Les habitants du rural vivent deux ans de moins que ceux des villes
Concrètement, les habitants du rural vivent deux ans de moins que ceux des villes. Plus précisément : l’inégalité d’espérance de vie entre rural et urbain est de 2,2 ans chez les hommes, et de 0,9 an chez les femmes. "Le plus surprenant est la régularité extrême du lien entre types de départements et espérance de vie", commente l’AMRF.

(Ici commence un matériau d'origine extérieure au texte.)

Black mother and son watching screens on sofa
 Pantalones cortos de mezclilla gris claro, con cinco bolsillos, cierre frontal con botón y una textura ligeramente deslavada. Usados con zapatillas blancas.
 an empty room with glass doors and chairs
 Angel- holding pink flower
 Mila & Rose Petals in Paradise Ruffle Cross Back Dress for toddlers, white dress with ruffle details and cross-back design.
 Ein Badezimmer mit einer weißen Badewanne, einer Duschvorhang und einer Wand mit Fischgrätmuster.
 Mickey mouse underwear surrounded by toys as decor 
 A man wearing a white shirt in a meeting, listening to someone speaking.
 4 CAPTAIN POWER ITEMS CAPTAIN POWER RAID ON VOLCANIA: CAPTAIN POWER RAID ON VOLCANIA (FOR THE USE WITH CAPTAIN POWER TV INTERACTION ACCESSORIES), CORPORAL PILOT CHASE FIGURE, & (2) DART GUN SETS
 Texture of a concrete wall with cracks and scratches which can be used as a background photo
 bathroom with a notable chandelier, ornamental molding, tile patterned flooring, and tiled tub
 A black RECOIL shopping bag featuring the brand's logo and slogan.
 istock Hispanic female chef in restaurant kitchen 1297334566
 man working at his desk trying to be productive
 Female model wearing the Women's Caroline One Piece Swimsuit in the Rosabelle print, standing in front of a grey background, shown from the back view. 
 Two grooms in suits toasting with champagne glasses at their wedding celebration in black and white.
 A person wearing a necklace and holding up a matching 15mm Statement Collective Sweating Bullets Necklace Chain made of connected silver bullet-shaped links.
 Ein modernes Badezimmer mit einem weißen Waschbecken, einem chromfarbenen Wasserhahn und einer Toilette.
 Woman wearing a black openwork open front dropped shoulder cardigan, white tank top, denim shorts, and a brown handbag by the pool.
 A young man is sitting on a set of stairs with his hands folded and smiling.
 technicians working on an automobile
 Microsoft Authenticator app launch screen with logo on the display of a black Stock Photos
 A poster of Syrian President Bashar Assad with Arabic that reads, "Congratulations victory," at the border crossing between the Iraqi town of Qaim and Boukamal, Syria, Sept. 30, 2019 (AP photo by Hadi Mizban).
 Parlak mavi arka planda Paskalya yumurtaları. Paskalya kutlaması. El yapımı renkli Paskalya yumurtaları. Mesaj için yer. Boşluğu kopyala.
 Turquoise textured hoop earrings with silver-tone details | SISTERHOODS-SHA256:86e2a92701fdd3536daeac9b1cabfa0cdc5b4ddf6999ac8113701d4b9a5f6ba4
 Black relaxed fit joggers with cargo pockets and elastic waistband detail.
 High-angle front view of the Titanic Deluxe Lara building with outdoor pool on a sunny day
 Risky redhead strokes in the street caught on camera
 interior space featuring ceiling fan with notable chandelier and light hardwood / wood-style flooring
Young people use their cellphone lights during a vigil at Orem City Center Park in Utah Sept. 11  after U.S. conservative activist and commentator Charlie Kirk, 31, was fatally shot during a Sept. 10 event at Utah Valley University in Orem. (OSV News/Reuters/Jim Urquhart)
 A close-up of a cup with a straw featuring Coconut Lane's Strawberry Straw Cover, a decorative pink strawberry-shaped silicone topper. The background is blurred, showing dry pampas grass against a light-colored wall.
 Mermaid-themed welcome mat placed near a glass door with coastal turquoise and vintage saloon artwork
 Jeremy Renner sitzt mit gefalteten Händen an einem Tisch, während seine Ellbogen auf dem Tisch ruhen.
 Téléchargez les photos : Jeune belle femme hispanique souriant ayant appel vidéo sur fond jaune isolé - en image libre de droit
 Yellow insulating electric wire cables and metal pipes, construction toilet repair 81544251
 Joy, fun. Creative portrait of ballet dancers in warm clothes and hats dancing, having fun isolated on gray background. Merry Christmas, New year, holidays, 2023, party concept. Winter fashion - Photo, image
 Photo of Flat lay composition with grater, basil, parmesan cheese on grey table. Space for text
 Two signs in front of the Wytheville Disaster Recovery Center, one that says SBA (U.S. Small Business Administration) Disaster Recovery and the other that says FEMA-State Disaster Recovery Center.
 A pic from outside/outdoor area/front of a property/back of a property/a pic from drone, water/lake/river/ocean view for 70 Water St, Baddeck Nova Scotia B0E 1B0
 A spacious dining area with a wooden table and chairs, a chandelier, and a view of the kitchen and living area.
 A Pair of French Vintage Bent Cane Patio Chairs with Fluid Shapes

Les habitants du rural consomment par ailleurs 20% de soins hospitaliers en moins que ceux des villes. A l’inverse, les zones de forte consommation de soins hospitaliers correspondent, sauf exception, aux zones urbaines et aux couloirs de circulation les reliant. "La cartographie des données suggère une forte corrélation avec l’absence de médecins traitants : là où il n’y pas de médecins libéraux qui dépistent et adressent le patient à l’hôpital, moins de patients vont à l’hôpital", analyse l’association des maires ruraux.

"Offrir de nouvelles solutions aux habitants du monde rural"
"La crise récente a mis en avant l’importance de la proximité dans l’organisation du service de santé. L’État, empêtré dans son modèle d’aménagement du territoire, centré sur le développement des métropoles, continue d’affaiblir les campagnes à grand renfort d’arguments statistiques", juge l’AMRF.

"La démocratie sanitaire doit être refondée sur un véritable débat contradictoire afin d’offrir de nouvelles solutions aux habitants du monde rural. C’est l’objet de l’étude au long cours entamée par l’AMRF, afin de fournir aux élus ruraux de nouveaux arguments face au dogme centralisateur et apporter au débat public de nouvelles données pour se forger une opinion éclairée sur la réalité du désastre sanitaire français", conclut l’association.